Using LinkedBlockingQueue for high throughput Java applications
Java provides a LinkedBlockingQueue as part of the standard library from Java 5. This is a very easy to use blocking queue to share data between two threads and not run into any concurrency issues. I have used this as part of many uses cases where we had to deal with a producer creating a large number of objects to be consumed in a very short period of time and a set of consumer threads running to process these. There have also been cases where the producer is free to create objects at will, but the consumer controls how they are delivered to the upstream and needs a queue to hold things in between.
In all these cases, the performance was pretty damn good. But recently I ran into an issue which highlighted some of the subtle caveats around the usage of this class. This post attempts to explain those issues. I cannot divulge or replicate the server configuration, so this discussion will be purely theoretical with pointers to other literature on the internet where applicable.

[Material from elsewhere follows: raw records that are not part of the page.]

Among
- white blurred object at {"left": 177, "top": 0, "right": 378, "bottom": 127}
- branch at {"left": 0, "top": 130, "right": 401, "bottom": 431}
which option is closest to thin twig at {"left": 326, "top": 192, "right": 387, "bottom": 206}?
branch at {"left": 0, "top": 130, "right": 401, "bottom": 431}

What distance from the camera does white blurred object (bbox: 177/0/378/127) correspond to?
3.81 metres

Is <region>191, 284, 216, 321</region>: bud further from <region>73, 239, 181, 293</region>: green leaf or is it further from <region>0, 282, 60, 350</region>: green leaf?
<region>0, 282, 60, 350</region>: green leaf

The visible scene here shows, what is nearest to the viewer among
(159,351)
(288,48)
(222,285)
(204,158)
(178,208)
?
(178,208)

The problem we had was that on a blade server running Red Hat, our Java application which consumes messages from a source locked up and hung when processing more than 2000 messages per second. Simple. We had resolved a previous issue with ConcurrentHashMap and had all the usual bells and whistles like
- Use concurrent hash maps with putIfAbsent instead of put
- Do not share any maps where not required
- Enough cores and memory
- Heap size more than twice normal required amount
- No complex processing in each thread
When I did a thread dump, I could see that the LinkedBlockingQueue.poll(timeout) method that we used in the consumers would call awaitNanos() and would be waiting on that.

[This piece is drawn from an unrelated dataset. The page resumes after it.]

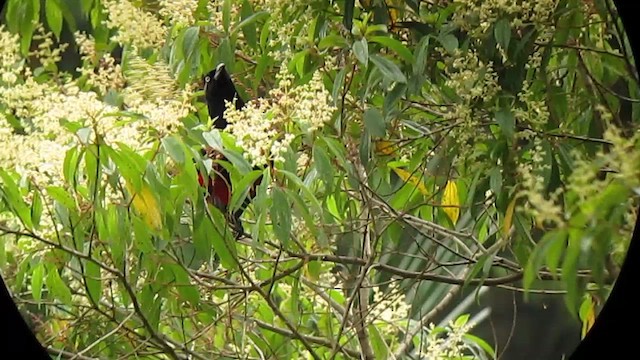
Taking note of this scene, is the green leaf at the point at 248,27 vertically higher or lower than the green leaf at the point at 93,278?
higher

Similar issues on the internet
I searched around on the internet for any known issues similar to mine and I found this issue which was very similar to mine. The consumer threads blocking up and not responding.

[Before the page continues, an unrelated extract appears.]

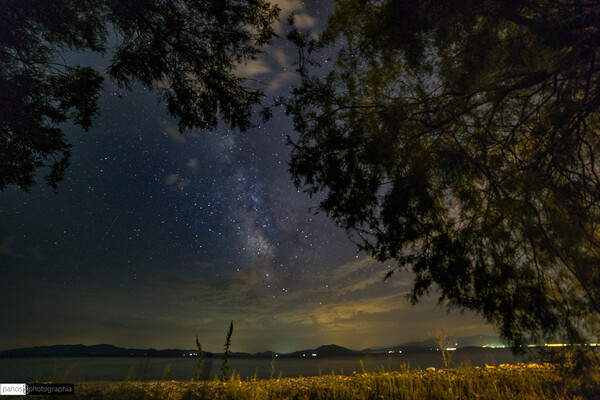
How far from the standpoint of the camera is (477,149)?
4.96 m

Looking at my thread dumps and these issues pointed me to inspect the way I used my blocking queue.
In my case, the queue was created with the default max size of Integer max value. Since I would never even in theory exceed 2 billion messages, I could get away with this. Also to avoid any overhead in waiting, I used the offer() method instead of put() in the producer.
But on the consumer side, I used poll(1 sec) so that I could periodically give up the CPU when the timeout expired. There were few checks and logs after that poll to indicate that no message was received and then resume polling.
From all my logs, I could see that when the locking happened, I could not see all those logs after poll, and there was the thread dump showing Unsafe.park called from that poll.
LinkedBlockingQueue has a good performance for simultaneous insert and read as described here - http://www.javacodegeeks.com/2010/09/java-best-practices-queue-battle-and.html - so clearly the usage was correct and the usage of poll(timeout) was most likely causing issues.
LinkedBlockingQueue source code
I looked up the source code for LinkedBlockingQueue at this site - http://kickjava.com/src/java/util/concurrent/LinkedBlockingQueue.java.htm.
You can see that poll(timeout) and take() are almost identical except that poll(timeout) has a for loop that wait in nano seconds if the item is not available.
This slight difference could potentially be important when messages come at 3 messages per millisecond and also given that conversion between clocks and timers can be erroneous. I have had cases where I calculate time taken and I get negative results.
Changes made to the code
In order to improve the performance I changed the code to use take() instead of poll(timeout). Running this at various rates of messages and taking thread dumps revealed that although the thread dumps showed the code waiting at take(), the overall performance improved a lot and I could see that now the application was able to handle loads greater than 3000 messages per second and not lock up.
Ultimately, we stopped at 4000 messages per second because that seemed reasonable considering the file I/O that was also involved.
Also with this change to take(), the average time taken to process each message fell by a few hundred milliseconds and was mostly in 2 digits all the time.
I might have missed a few finer details here and there, but overall it appears that using a poll with timeout is not a very good option at high message rates when the producer is continuously inserting messages. This issue could have been probably resolved by checking the OS patch and JDK versions, but since that is not possible, using the take() method ensures that application performs better even with these limitations.
Additional improvement can be achieved by using put() method if you feel that the queue can exceed maximum capacity.